A principal consultant from JANA Investment Advisers has left to become a partner and portfolio manager in a start-up Australasian venture capital firm.

Alistair McCreadie has left JANA after three-and-a-half years as a hedge funds and fixed interest principal, to build Melbourne-based venture capital firm RedFire Investments. As one of four partners who jointly own the business, McCreadie said his specific responsibilities will fall to managing the investment portfolio, but as it is still only early days, the four partners are “doing a bit of everything”. McCreadie joined RedFire as a partner in October – three months after it was founded. He resigned from JANA in February but has been working out a notice period until his departure last fortnight. The other three partners are Geoff Drucker, a director of strategic communications agency DYDX, Gordon Crosbie-Walsh, managing director of Webb Capital Markets, and Suren Chandrajit, who has experience in business start-ups. The former fixed interest funds and hedge funds principal consultant said he has been interested in private equity for some years, and it’s only grown over time.

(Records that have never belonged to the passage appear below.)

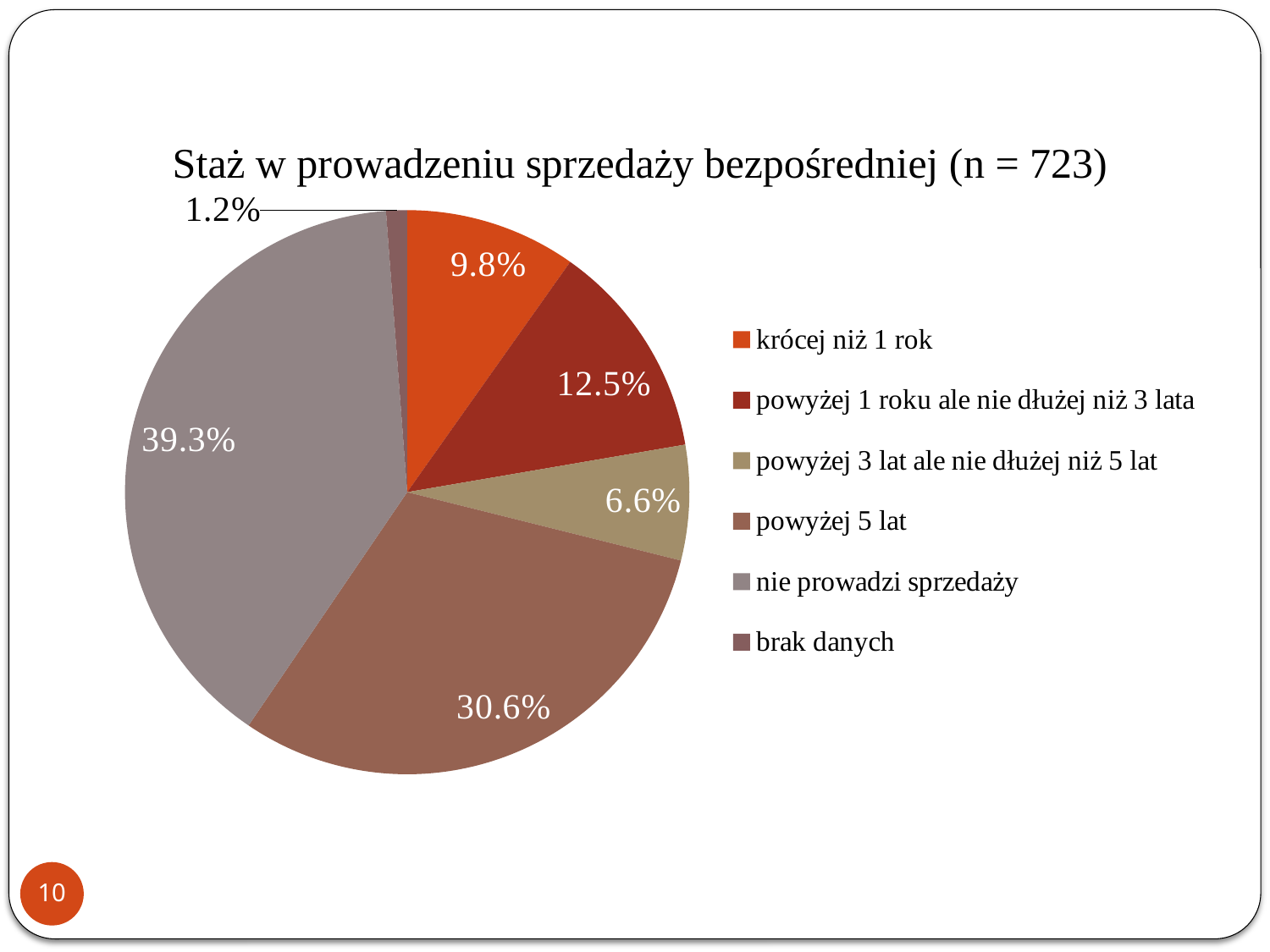
What share of the pie is labelled 'powyżej 3 lat ale nie dłużej niż 5 lat'? 6.6% What share of the pie is labelled 'powyżej 5 lat'? 30.6% Which category has the smallest slice of the pie? brak danych Which category has the largest slice of the pie? nie prowadzi sprzedaży What is the difference in percentage points between 'nie prowadzi sprzedaży' and 'powyżej 5 lat'? 8.7 What share of the pie is labelled 'brak danych'? 1.2% What type of chart is shown on the slide? pie chart What is the title of the chart? Staż w prowadzeniu sprzedaży bezpośredniej (n = 723) How many categories does the legend list? 6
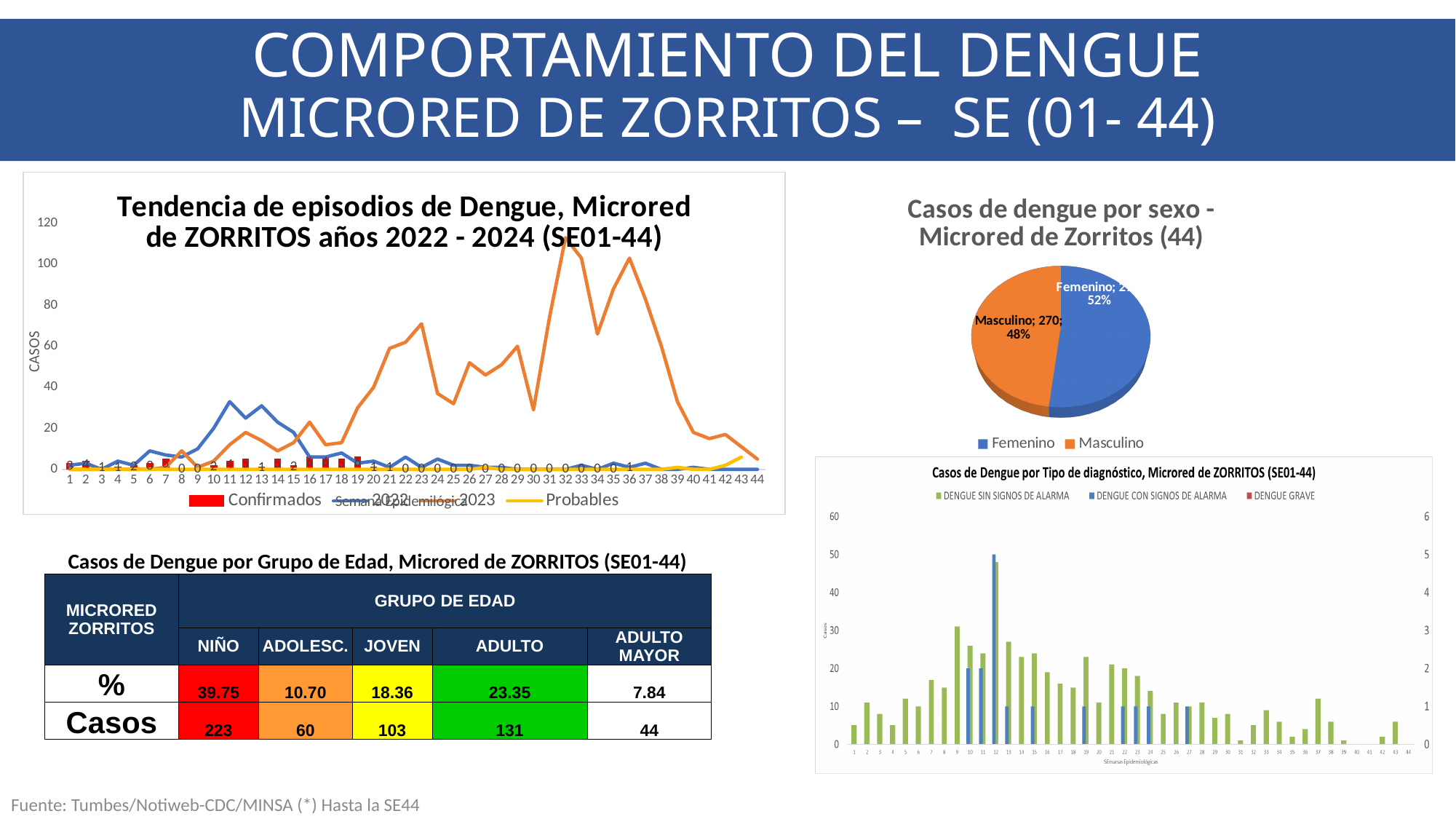
In the chart 'Tendencia de episodios de Dengue, Microred de ZORRITOS años 2022 - 2024 (SE01-44)', how many epidemiological weeks are shown on the x axis? 44 In the pie chart 'Casos de dengue por sexo - Microred de Zorritos (44)', what share of cases is Femenino? 52% What kind of chart is 'Tendencia de episodios de Dengue, Microred de ZORRITOS años 2022 - 2024 (SE01-44)'? Combination bar and line chart What is the y-axis title of the chart 'Tendencia de episodios de Dengue, Microred de ZORRITOS años 2022 - 2024 (SE01-44)'? CASOS How many series does the legend of the chart 'Casos de Dengue por Tipo de diagnóstico, Microred de ZORRITOS (SE01-44)' list? 3 How many entries does the legend of the pie chart 'Casos de dengue por sexo - Microred de Zorritos (44)' list? 2 In the pie chart 'Casos de dengue por sexo - Microred de Zorritos (44)', which slice is larger, Femenino or Masculino? Femenino In the chart 'Tendencia de episodios de Dengue, Microred de ZORRITOS años 2022 - 2024 (SE01-44)', is the value of the 2023 line at week 32 greater or less than 100? greater In the pie chart 'Casos de dengue por sexo - Microred de Zorritos (44)', what share of cases is Masculino? 48% How many series does the legend of the chart 'Tendencia de episodios de Dengue, Microred de ZORRITOS años 2022 - 2024 (SE01-44)' list? 4 In the chart 'Casos de Dengue por Tipo de diagnóstico, Microred de ZORRITOS (SE01-44)', in which week is the DENGUE SIN SIGNOS DE ALARMA bar the tallest? 12 In the pie chart 'Casos de dengue por sexo - Microred de Zorritos (44)', how many cases are Masculino? 270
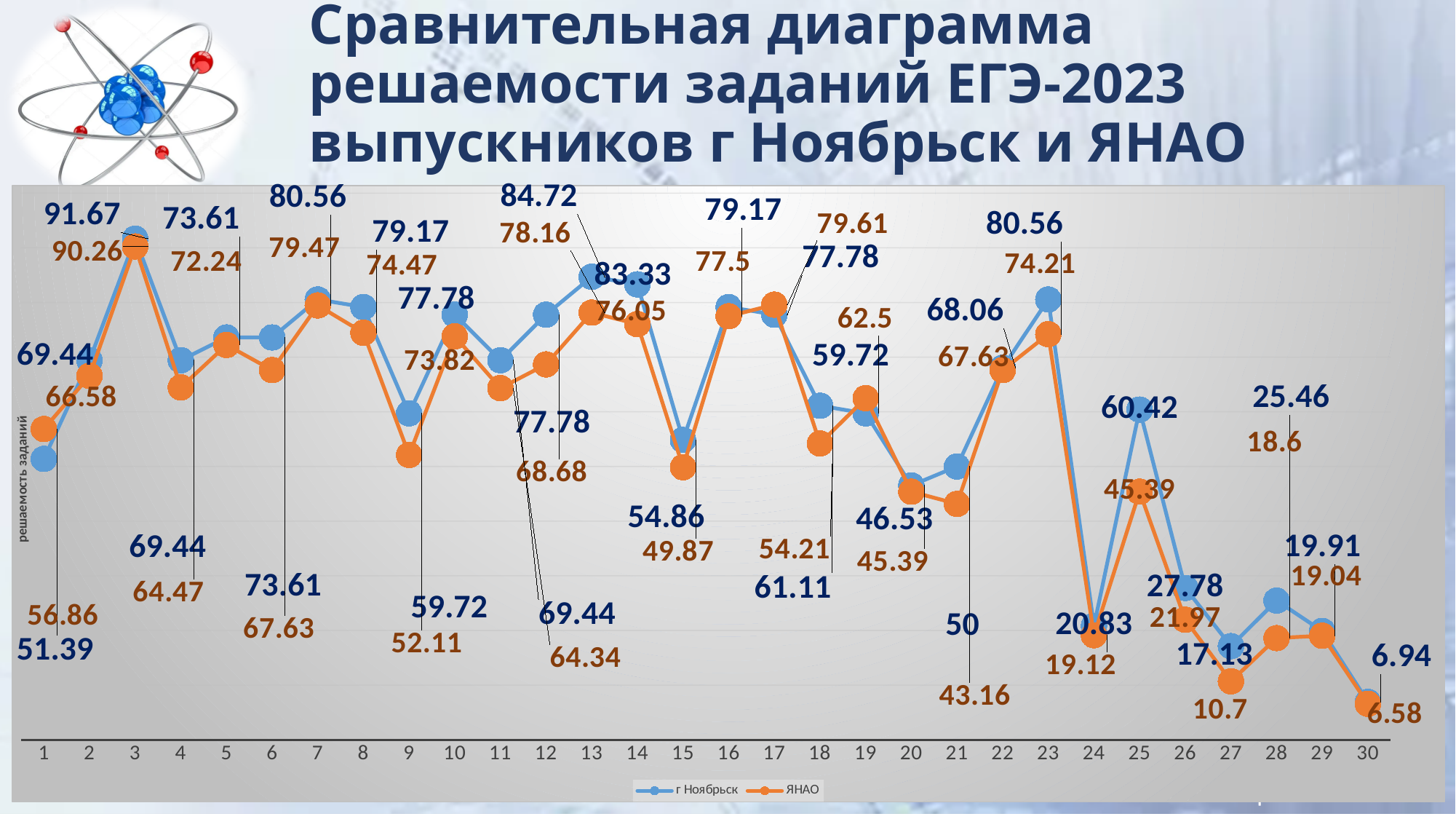
What is the value for ЯНАО at task 3? 90.26 What is the value for г Ноябрьск at task 30? 6.94 What kind of chart is shown on the slide? line chart At which task does г Ноябрьск reach its highest value? 3 What is the value for г Ноябрьск at task 3? 91.67 What is the value for ЯНАО at task 27? 10.7 How many series does the legend list? 2 How many task numbers are shown along the x axis? 30 What is the difference between г Ноябрьск and ЯНАО at task 25? 15.03 At which task does ЯНАО have its lowest value? 30 Which series is drawn in orange? ЯНАО At task 25, which series has the larger value, г Ноябрьск or ЯНАО? г Ноябрьск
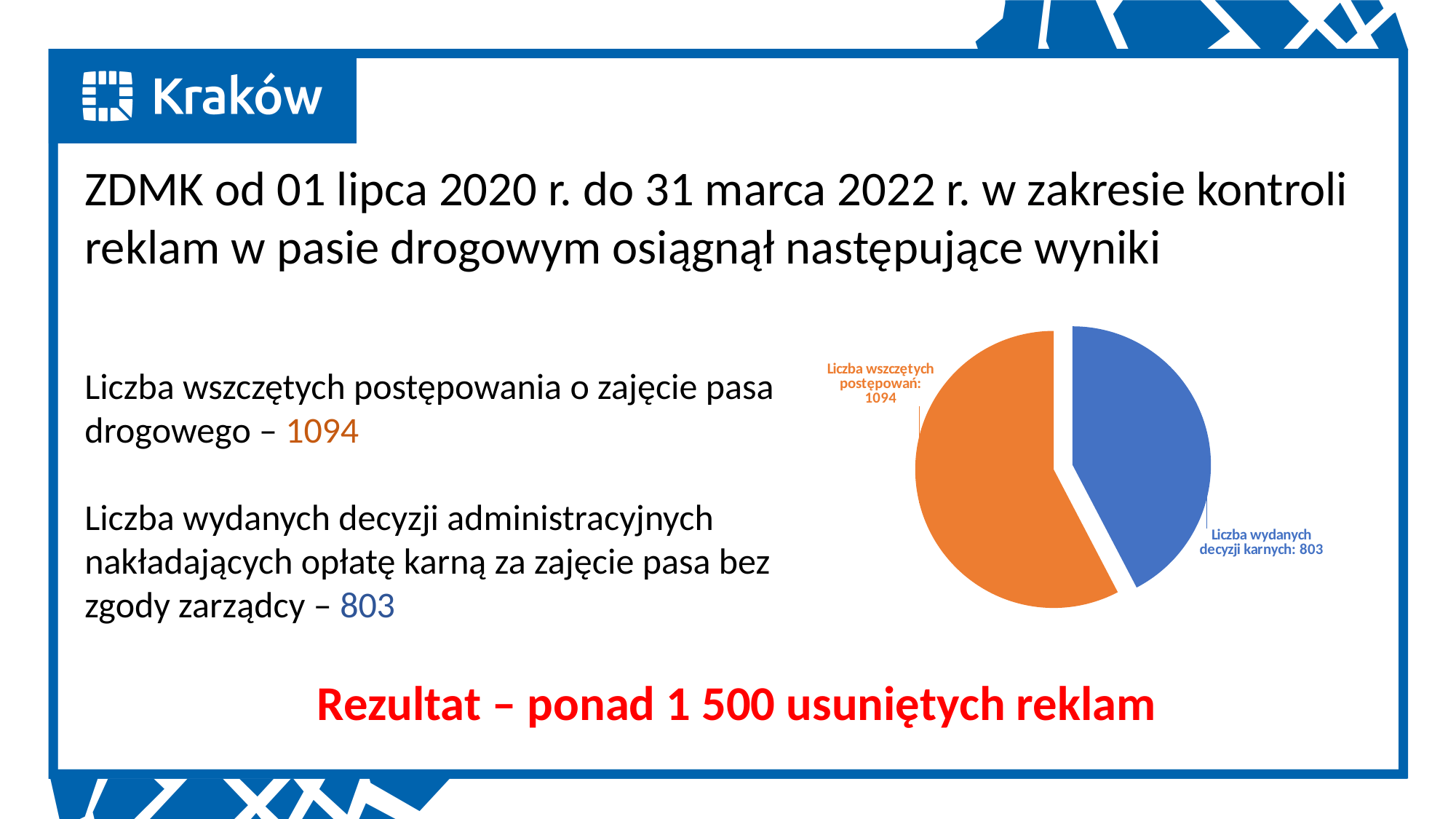
What colour is the "Liczba wydanych decyzji karnych" slice in the pie chart? blue Which is larger in the pie chart: "Liczba wszczętych postępowań" or "Liczba wydanych decyzji karnych"? Liczba wszczętych postępowań Which slice of the pie chart is the smallest? Liczba wydanych decyzji karnych What colour is the "Liczba wszczętych postępowań" slice in the pie chart? orange What is the difference between the value for "Liczba wszczętych postępowań" and the value for "Liczba wydanych decyzji karnych"? 291 What value is shown for "Liczba wydanych decyzji karnych" in the pie chart? 803 Which slice of the pie chart is the largest? Liczba wszczętych postępowań How many slices does the pie chart have? 2 What kind of chart is shown on the slide? pie chart What is the total of the two values shown in the pie chart? 1897 What value is shown for "Liczba wszczętych postępowań" in the pie chart? 1094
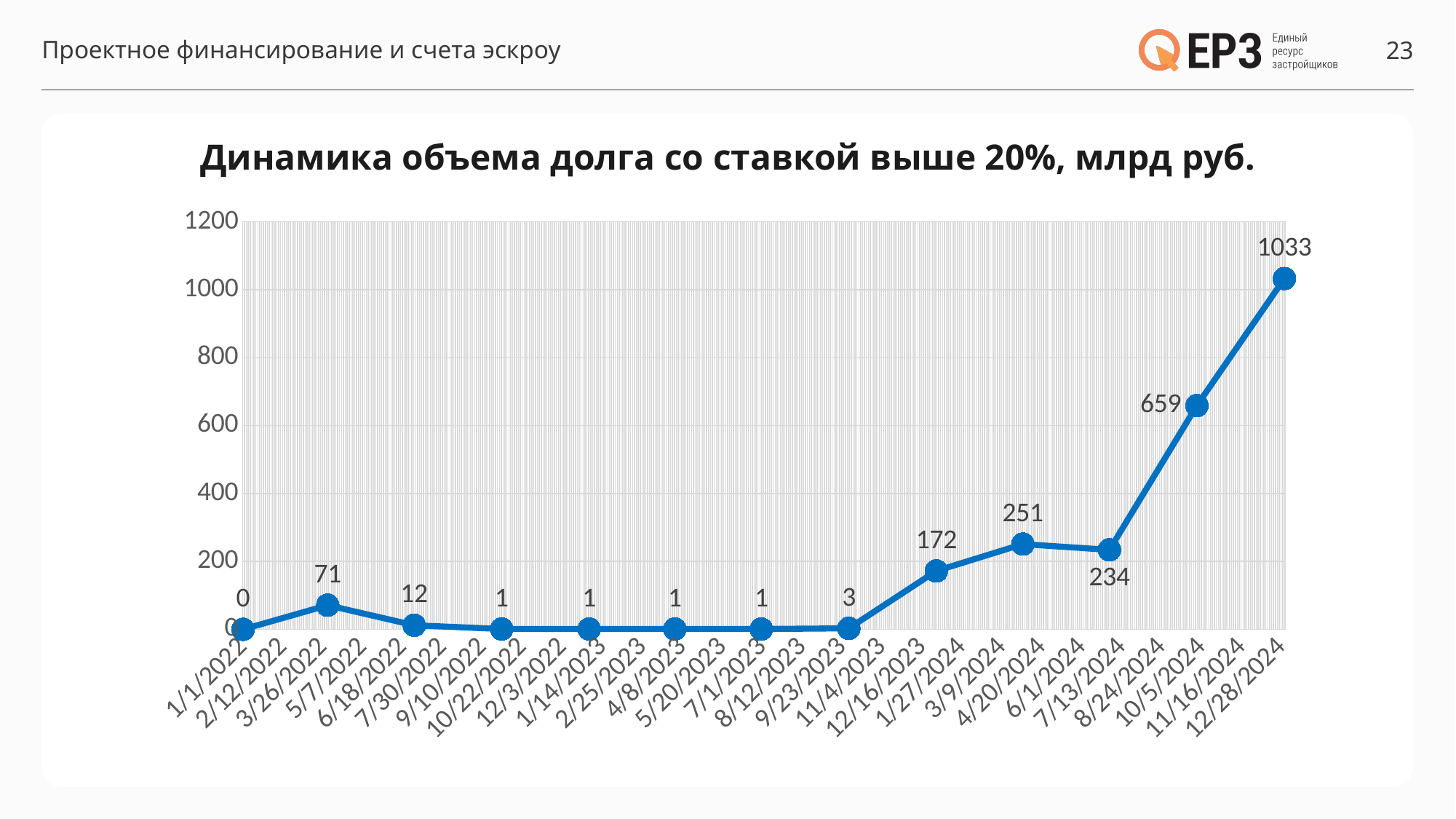
What is the value of the first (leftmost) data point on the line? 0 What is the value of the second data point on the line? 71 What is the title of the chart? Динамика объема долга со ставкой выше 20%, млрд руб. What is the value of the last (rightmost) data point on the line? 1033 What is the difference between the data point labeled 251 and the following point labeled 234? 17 What is the difference between the last data point (1033) and the one before it (659)? 374 What kind of chart is shown on the slide? line chart Overall, do the values rise or fall from left to right along the x axis? rise What is the highest value plotted on the chart? 1033 Which is larger, the second data point or the third data point on the line? the second data point (71) How many data points are plotted on the line? 13 What is the lowest value plotted on the chart? 0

As for the recent move to RedFire, McCreadie said: “It was just a matter of, the time is right to make that change”. Prior to his JANA position, McCreadie had private equity experience as a senior analyst at ABN AMRO where he was involved in structuring the finances for leveraged buyouts. RedFire Investments is a venture capital firm “focussing on earlier stage businesses with a focus on environmental and technology businesses”, McCreadie said. He described it as “;an Australasian company…a key part of the strategy is to develop the Asia focus”. RedFire already has an office in Singapore. The Asia presence would encourage not only a bigger pool of capital to fund businesses, but also provided a platform for the businesses backed by RedFire to move into Asia – a deliberate difference from the more traditional business expansion focus into the United States. McCreadie was in the process of putting together the first fund for institutional investors, with an expected launch about three months away. In the meantime, shareholders – both Australian and Asian-based – have funded the investments to date. JANA has not yet replaced McCreadie, according to executive director John Coombe.